In the last decade a series of researches has broadened the framework of knowledge on Hungarian archeology (see pannonia, XXVI, p. 202; aquinco, III, p. 809; brigezione, VII, p. 853).

Prehistory. – In Zengővárkony, north of Pécs, an inhabited area and a cemetery (altogether about 70 ha.) From the end of the Neolithic age came to light, with irregularly shaped houses dug into the earth and, among these, some tombs with skeletons curled up. The rich pottery is painted in red, the plates have a tubular base, the preferred decoration motifs are the meandering spiral and the meander. This material belongs to the second group of the Tisza culture. In 1947 one of the most important areas of Baden culture was excavated in Budapest, which entered Hungary from the west at the end of the Neolithic age. Quadrangular huts, large m. 3 × 4, oval-shaped garbage pits, hearths. In the pottery there are many plates divided in two, and conical vessels with the top down and large ears; the predominant decorative motifs are the triangle and the oblique hatching. A settlement dating back to the Aeneolithic and Bronze Age was discovered near Pécs, near the village of Nagyárpád. Its pottery bears witness to the Vučedol-Zók culture, flourishing near the Drava and still flourishing in Pannonia in the early Bronze Age periods. From the early Iron Age period, which in Hungary is linked to the name of the Illyrians, an inhabited area and a cemetery were discovered on the island of Szentendre. Characteristic of the cemetery is that the urns were surrounded by stones arranged in a large circle, on which small mounds rose. Among the ceramic material of the tombs there are all the forms of the time (pot-bellied urns, bowls with flat or concave bottom, etc.). At the end of the first period of the Iron Age (seventh and sixth centuries BC), the invasion of the Scythians in Hungary took place. Memories of this era can be found in the uncovered cemetery in Tápiószele, containing more than 400 burial graves. The rich material of ceramics and weapons is still unpublished. The irruption of the Scythians touched the upper region of the Tisza and Transylvania. around 500 BC C. Celtic emigration was already invading Hungary from the west. The Scythian invasion touched the upper region of Tisza and Transylvania. around 500 BC C. Celtic emigration was already invading Hungary from the west. The Scythian invasion touched the upper region of Tisza and Transylvania. around 500 BC C. Celtic emigration was already invading Hungary from the west.

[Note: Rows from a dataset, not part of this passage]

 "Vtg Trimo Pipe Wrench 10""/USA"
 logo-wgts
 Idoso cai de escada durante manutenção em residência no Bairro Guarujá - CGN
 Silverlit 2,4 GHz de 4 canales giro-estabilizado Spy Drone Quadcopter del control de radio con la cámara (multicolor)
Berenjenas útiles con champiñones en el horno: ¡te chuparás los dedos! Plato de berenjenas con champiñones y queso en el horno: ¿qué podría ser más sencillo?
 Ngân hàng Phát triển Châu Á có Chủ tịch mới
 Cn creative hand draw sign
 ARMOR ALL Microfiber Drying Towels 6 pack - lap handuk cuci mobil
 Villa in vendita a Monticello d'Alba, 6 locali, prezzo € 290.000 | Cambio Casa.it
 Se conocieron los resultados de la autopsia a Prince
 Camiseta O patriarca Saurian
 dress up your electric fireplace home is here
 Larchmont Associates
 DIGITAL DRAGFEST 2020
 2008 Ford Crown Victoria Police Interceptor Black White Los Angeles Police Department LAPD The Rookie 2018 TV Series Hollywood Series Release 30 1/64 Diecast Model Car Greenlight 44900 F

The most important archaeological material, relating to the dominion of the Celts in Hungary, is provided by Budapest in the area of ​​Mount San Gerardo. This territory was occupied by the Celts relatively late, towards the middle of the 1st century. to. C. With the excavations carried out in recent years, small quadrangular houses (megaron type) and larger rectangular houses have come to light. In the ceramics of this area we find, next to the rough containers of local production, also those painted in red, imported (or imitated) from the West.

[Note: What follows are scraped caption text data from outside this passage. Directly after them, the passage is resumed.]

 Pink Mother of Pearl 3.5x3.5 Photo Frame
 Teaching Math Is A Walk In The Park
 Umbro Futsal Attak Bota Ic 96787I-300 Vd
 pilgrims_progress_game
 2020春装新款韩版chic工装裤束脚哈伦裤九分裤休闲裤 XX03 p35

Roman age. – The name of the Roman city is still unknown (300 × 400 square meters), discovered in the Albertfalva area, on the southern border of Budapest. It dates back to the time of the Julius-Claudian dynasty and therefore it can be assumed that it was founded at the same time as the auxiliary castro of Aquincum, 13 km. to the north (both controlled the indigenous village of the oppidum Eraviscorum of Monte San Gerardo). So far, research has been carried out only on the western edge and revealed quadrangular dwelling houses decorated with paintings and stuccoes, with porches and grain stores, as well as stables and premises for shops. The buildings were rebuilt several times and the city was destroyed in the century. IV.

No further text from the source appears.